Huawei's alleged theft of source code from Cisco was the subject of a lawsuit the U.S. company filed in Texas and settled in 2004. Prosecutors claim that Huawei destroyed evidence and filed a false declaration in the suit "to save costs from litigation and avoid possible regulatory or law enforcement action."
Fujitsu Ltd. is another alleged victim. The indictment matches reports in 2004 of a Huawei employee being caught at a trade show trying to photograph the circuitry inside a Fujitsu networking device. The Japanese company has operations in California and Texas.
Prosecutors also allege Huawei tried to poach an engineer from a company identifiable as Motorola in 2003, and got the employee to send confidential information about wireless base station technology.
That claim lines up with a prior Motorola lawsuit claiming Huawei had stolen trade secrets. The companies settled in 2011, with Motorola Solutions CEO Greg Brown saying the deal would let the companies resume their "traditional relationship of confidence and trust."
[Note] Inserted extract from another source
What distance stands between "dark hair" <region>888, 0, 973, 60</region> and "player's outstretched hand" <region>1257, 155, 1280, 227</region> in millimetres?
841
Quintel sued Huawei in 2015 alleging the Chinese company violated a nondisclosure agreement in 2009 that governed a potential partnership. The parties settled last year. Allegations in the indictment mirror the lawsuit's claims that Huawei stole antenna technology.
Details about a sixth alleged victim company match allegations in another criminal case alleging Chinese professor Bo Mao helped Huawei steal hard drive technology from California-based CNEX Labs Inc.
Huawei has previously denounced the charges as part of a U.S. campaign of "political persecution" against the company.
"This is selective, politically-motivated enforcement of the law, and contrary to common judicial conventions," the company said.
The government is represented by Alexander A. Solomon, David K. Kessler, Julia Nestor, Sarah Evans and Kaitlin T. Farrell of the U.S. Attorney's Office for the Eastern District of New York, Laura Billings and Christian Nauvel of the U.S. Department of Justice's Money Laundering and Asset Recovery Section as well as David Lim and Thea D. R. Kendler of the DOJ's Counterintelligence and Export Control Section.
Huawei is represented by David Bitkower of Jenner & Block LLP and Thomas C. Green, Mark D. Hopson and Michael A. Levy of Sidley Austin LLP.
The case is U.S. v. Huawei Technologies Co. Ltd. et al., case number 1:18-cr-00457, in the U.S. District Court for the Eastern District of New York.